A Weekend on Neural Network Interpretability

3 minute read

This is a summary of my experience of the weekend on interpretability I spent from 2023-05-27 morning to 2023-05-28 evening. This was organized in Paris by EffiSciences.

Saturday Morning

We got an introduction to AI risk and the idea of interpretability was introduced as a possible way to counter Goal Misgeneralization, whereby an AI can end up pursuing a goal that is different from the one that was intended, because it found a proxy to the “right solution”. This implies that if the proxy behaves differently in deployment than in training, the agent will still just follow the proxy even if this yields bad outcomes.

Interpretability means figuring out what is going on inside a neural network in terms of what information it retains as relevant to taking a decision. For example, In Feature visualization the authors present a method to get an example of an image that highly excites a particular neuron; this supposedly tells us what human-intelligible concept this neuron “recognizes”. This is reminiscent of the well-critiqued “grandmother neuron” theory of representation of concepts in the human brain.

DATA PROVIDED –
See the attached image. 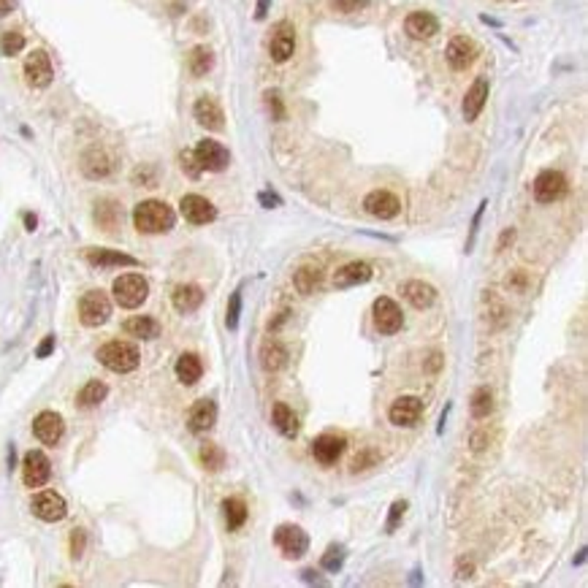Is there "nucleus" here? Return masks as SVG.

GIVEN EXERCISE –
Rewrite the interpretability weekend summary starting at "A Weekend on" and ending at "yields bad outcomes.", swapping "Paris" out for "Lyon". The listing has no connection to the interpretability weekend summary.

RESPONSE BELOW –
A Weekend on Neural Network Interpretability

3 minute read

This is a summary of my experience of the weekend on interpretability I spent from 2023-05-27 morning to 2023-05-28 evening. This was organized in Lyon by EffiSciences.

Saturday Morning

We got an introduction to AI risk and the idea of interpretability was introduced as a possible way to counter Goal Misgeneralization, whereby an AI can end up pursuing a goal that is different from the one that was intended, because it found a proxy to the “right solution”. This implies that if the proxy behaves differently in deployment than in training, the agent will still just follow the proxy even if this yields bad outcomes.